ASSIGNMENT:
Exact copy, no pictures: return only the lines below from the line with "Emerald Tiger Retreat Tāla Екстериор снимка" up to and including the line with "Instrument de Calcul".

DATA EXCERPTS:
——
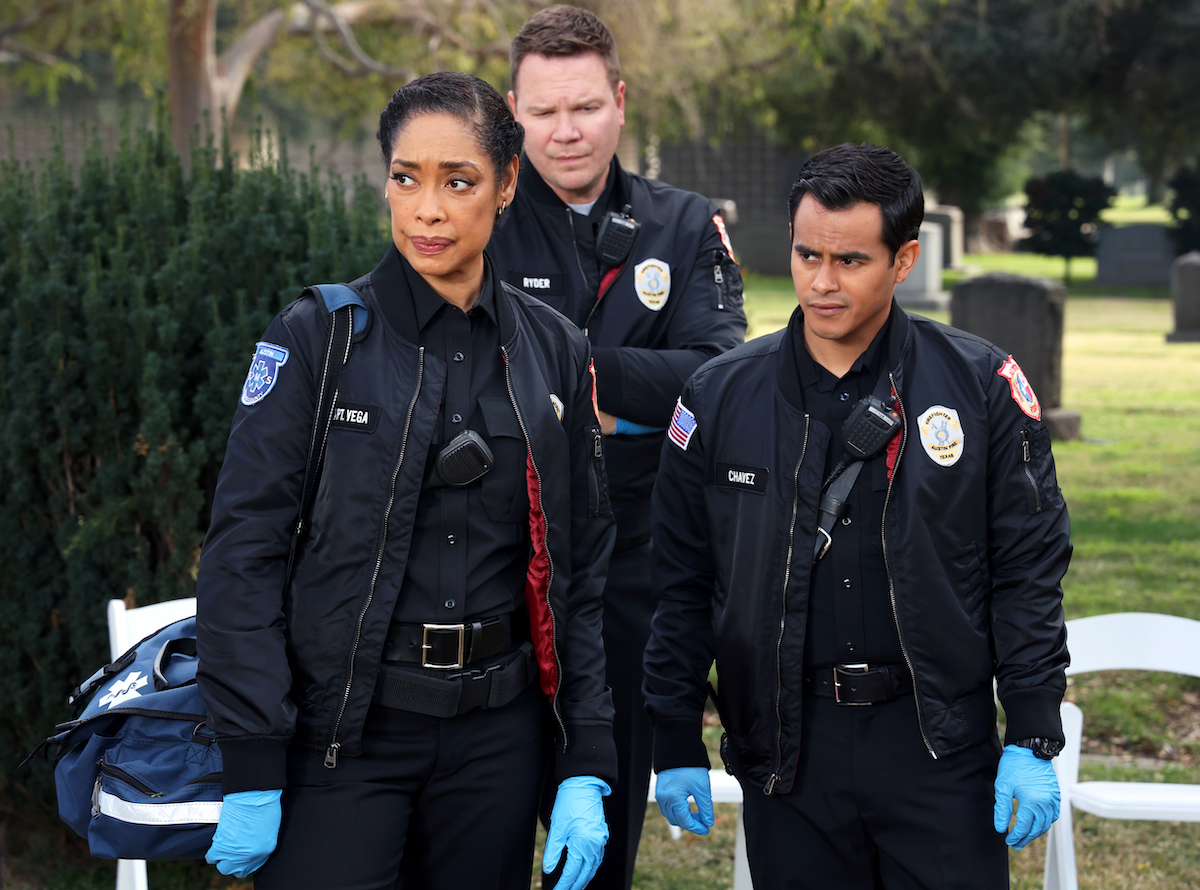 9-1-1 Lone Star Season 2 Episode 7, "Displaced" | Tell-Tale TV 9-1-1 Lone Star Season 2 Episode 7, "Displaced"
——
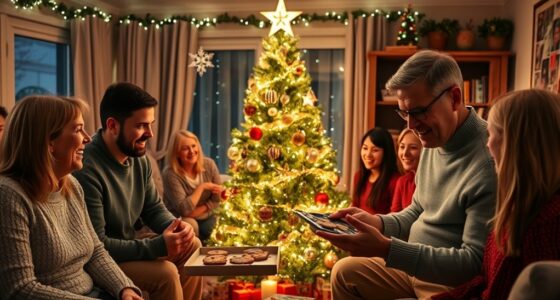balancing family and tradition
——
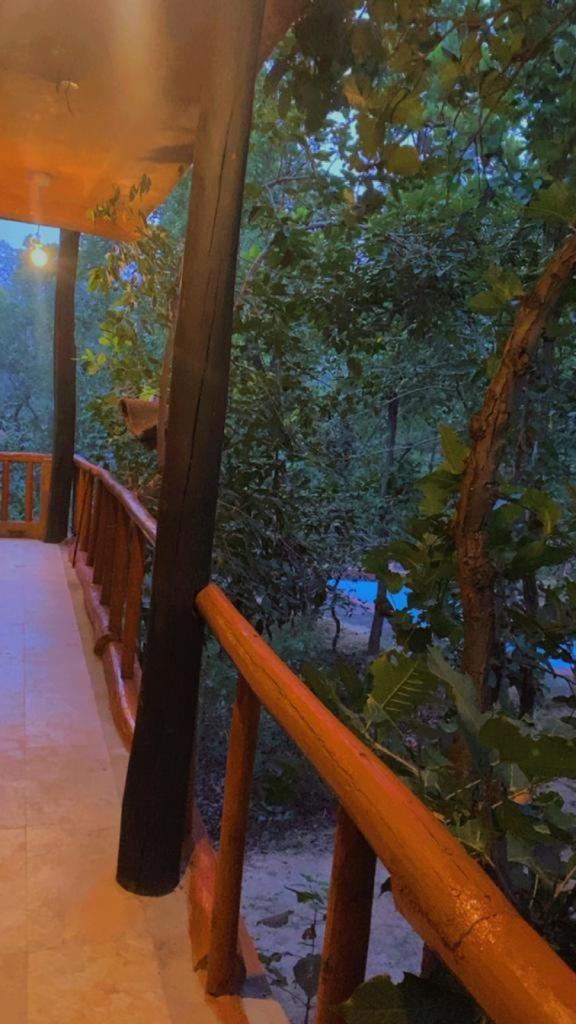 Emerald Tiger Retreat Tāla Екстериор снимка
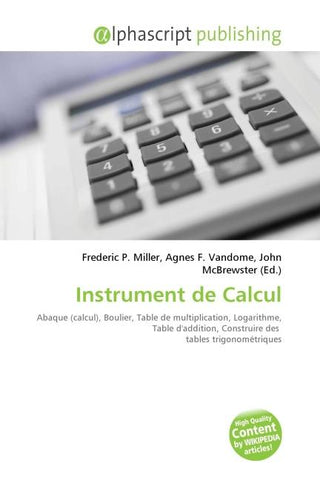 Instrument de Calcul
——
SOLUTION:
 Emerald Tiger Retreat Tāla Екстериор снимка
 Instrument de Calcul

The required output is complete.